Immigration is one of the most divisive and emotionally-charged topics in the UK today. Any attempt at reasoned debate is often met with hostility, abuse and accusations of racism from those who seek to shut down discussion.

The Comment That Sparked This Post

I recently received a critical comment on my YouTube channel from a lady called Celia, who took offence at my video discussing immigration. She accused me of being a “wannabe amateur politician” trying to fill the vacuum left by Nigel Farage and Tommy Robinson.

While I welcomed Celia’s differing viewpoint, her hostility highlights the inability of many to tolerate other perspectives on immigration.
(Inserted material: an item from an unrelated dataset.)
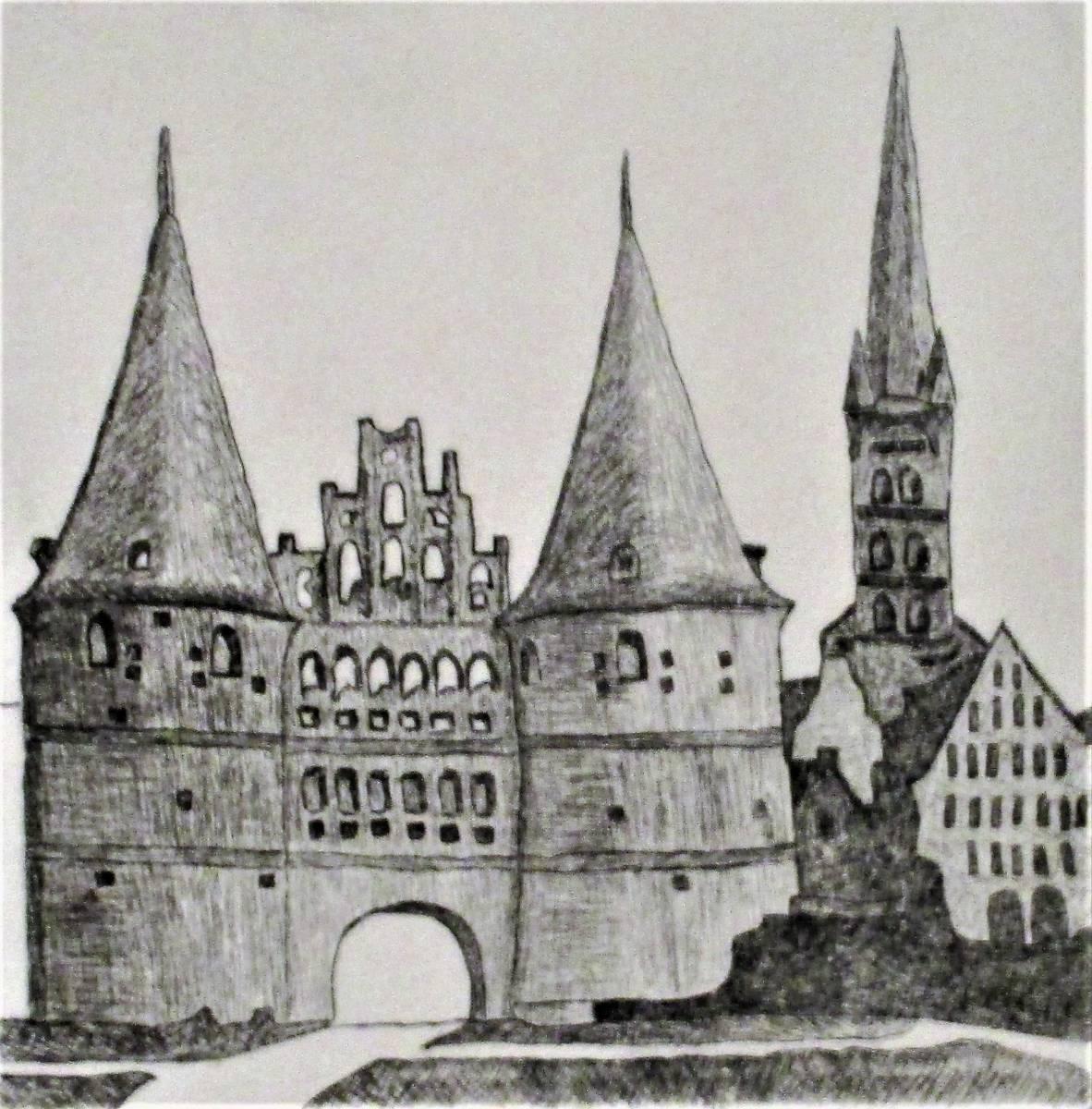 Holstentor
Rather than engage in constructive debate, they attack the speaker’s character and motives.

 

 

The Scale of Immigration Since 1997 Has Been Unprecedented

It’s undeniable that immigration to the UK has reached record levels over the past few decades. When Tony Blair’s government swept to power in 1997, one of their first acts was to open the floodgates to mass immigration.
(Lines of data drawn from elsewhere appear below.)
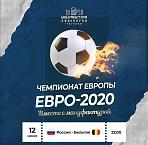 Трансляция матча Бельгия - Россия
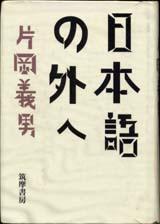 君は片岡義男を読んだか_a0045064_15241522.jpg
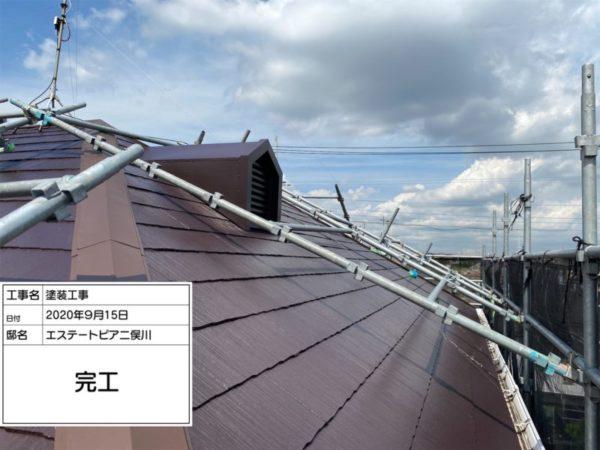 リフォーム施工中棟交換工事、屋根塗装工事、部分塗装工事【237】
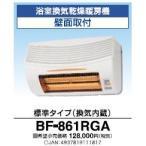 暖房機 高須産業 BF-861RGA 浴室換気乾燥暖房機 壁面取付 標準タイプ(換気内臓)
Blair could have eased restrictions gradually to allow society time to adapt. Instead, he sprang the policy on an unprepared nation almost overnight. Consequently, the UK has absorbed around 8 million immigrants since 1997.

Such rapid demographic change has placed public services under intolerable strain in many communities. Access to GPs, dentists, school places and other resources has become severely restricted due to excessive demand.
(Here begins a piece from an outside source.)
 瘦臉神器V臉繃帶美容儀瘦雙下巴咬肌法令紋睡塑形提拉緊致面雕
The Disproportionate Impacts On Some Areas

Celia may reside in an affluent neighbourhood untouched by mass immigration. But for millions of Britons, their day-to-day lives have been radically transformed, often without consent.

Many children now attend schools where English is a second language. Public spaces echo with foreign tongues. Local culture and customs have been displaced in some districts by those of newcomers.

It’s easy to dismiss these concerns when your own community has been shielded from the massive influx.

Our Leaders Are In Denial

Celia accused me of exploiting public anxiety about immigration with populist rhetoric. But leaders still refuse to acknowledge legitimate public unease.

They extol the economic benefits of mass immigration, while ignoring its social costs. They smear opponents as racists, bigots and xenophobes. They arrogantly lecture Britons that diversity is strength, denying any downsides.

With mainstream politicians living in denial, many voters feel disenfranchised and powerless. This has fuelled support for protest parties like UKIP.

Europe Too Is Buckling Under The Strain

The UK is not alone in struggling to cope with mass inflows. Germany, France and other EU nations are now tightening borders and deporting illegal immigrants.

Italy seethes with anger as 18,000 migrants amass on Lampedusa, while the EU breaches its own rules on burden-sharing. The Schengen zone is on the brink of collapse.

European leaders belatedly realise the EU’s open borders are unsustainable. But their voters’ patience has run out.

Dismissing Critics As Racist Stifles Honest Debate

By accusing immigration sceptics like myself of racism or xenophobia, critics seek to close down discussion entirely.

Branding opponents as bigoted wrecks constructive debate. Some possess genuinely intolerant views, but most critics simply believe immigration must return to more sustainable levels. Dismissing them all as racist hard-right extremists is itself an extremist stance.

Celia’s hostility typified this: rather than rationally challenge my arguments, she attacked my assumed motivations. This stifles free speech and thoughtful discourse.

What Drives Such Zealous Pro-Immigration Views?

It’s worth analysing what motivates the most strident immigration advocates. Some feel a misplaced post-colonial guilt, believing the UK owes atonement to former subject peoples.

Others have a naive ‘citizen of the world’ mentality, dismissing national borders as artificial. Some activists pursue a political agenda, using immigration to undermine Western democracies.

Few seem to prioritise the welfare and wishes of their fellow citizens over abstract globalist ideals. Their claimed compassion for immigrants seems absent for the communities disrupted by mass inflows.

Immigration Needs Calm, Balanced Debate

The immigration debate has been framed in terms of polarised extremes: xenophobic anti-immigrant demagogues versus high-minded multiculturalists. Most Britons occupy the reasonable middle ground between these camps.

What’s needed now is honest, thoughtful discussion. The costs and benefits, priorities and trade-offs of various policy options must be weighed dispassionately. And politicians must address voters’ legitimate concerns, not simply dismiss them as ignorant bigots.

Only then can we forge a measured, humane and sustainable immigration policy that commands broad public consent.